[Web page caption snippets]
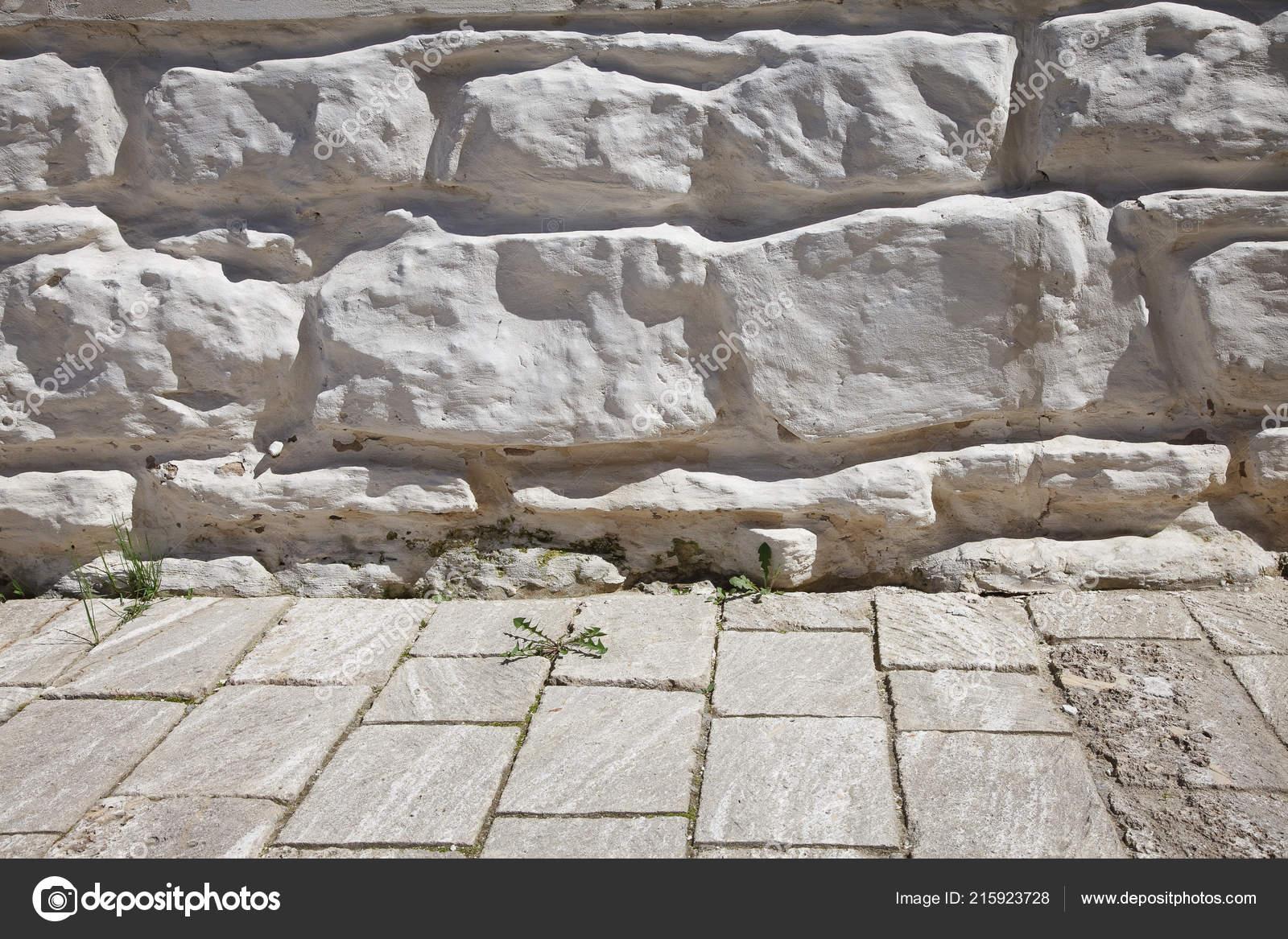 Rivestimento In Pietra Naturale : Le nostre pietre naturali gaverini posa pavimenti e rivestimenti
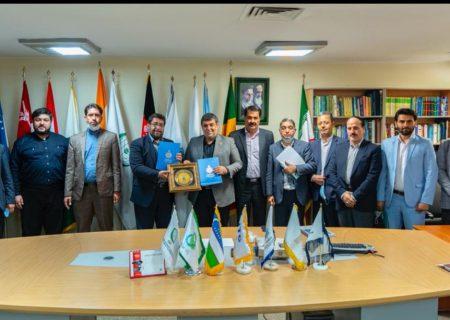امضای تفاهمنامه همکاریبین سازمان بین المللی گردشگری با علایق ویژه (سیتی وان) و شبکه دانشگاههای مجازی جهان اسلام (CINVU)
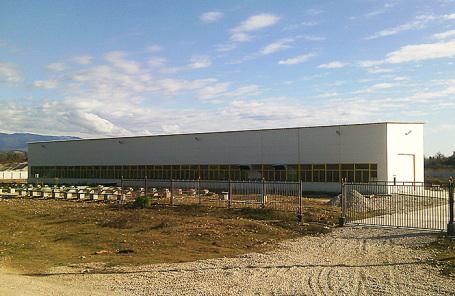Завод по производству полимерных труб и сопутствующих изделий компании «Соцпромстрой» в Абхазии.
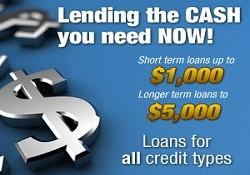 Long term lenders
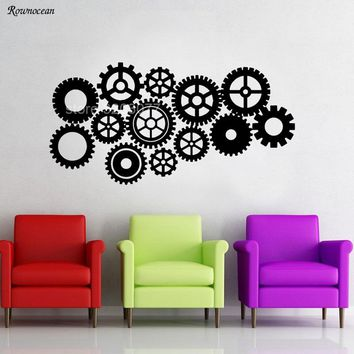 Creative Design Gear Wall Stickers Home Decor Living Room Steampunk Gears and Cogs Geometric Machine Vinyl Decal Office H548
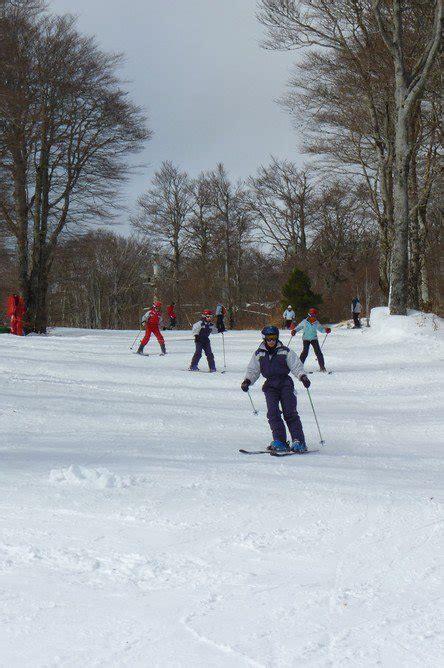 station de ski mont aigoual station de ski du mont aigoual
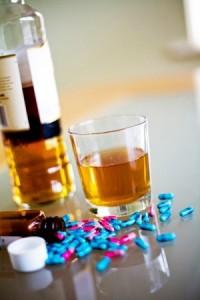 Панкреатин и алкоголь совместимость
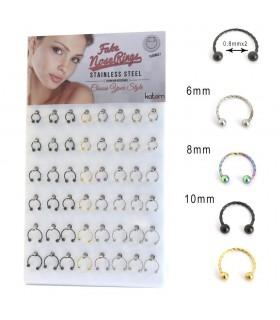 Fake nose ring stand - BEL111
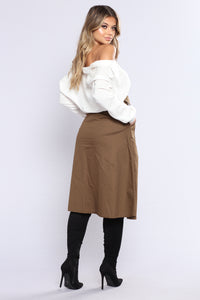 Working Girl Midi Skirt - Olive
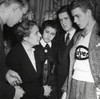 Physicist Lise Meitner Meets The Finalists In The Science Talent Search Competition In 1946. At The Time History - Item # VAREVCHISL039EC589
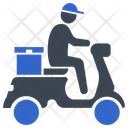 Boy Courier Delivery Icon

→ ASSIGNED TASK
Exclude all pictures and return precisely the lines from the one containing "Physicist Lise Meitner" through the closing line of the data.

→ RESPONSE TO THE EXERCISE
 Physicist Lise Meitner Meets The Finalists In The Science Talent Search Competition In 1946. At The Time History - Item # VAREVCHISL039EC589
 Boy Courier Delivery Icon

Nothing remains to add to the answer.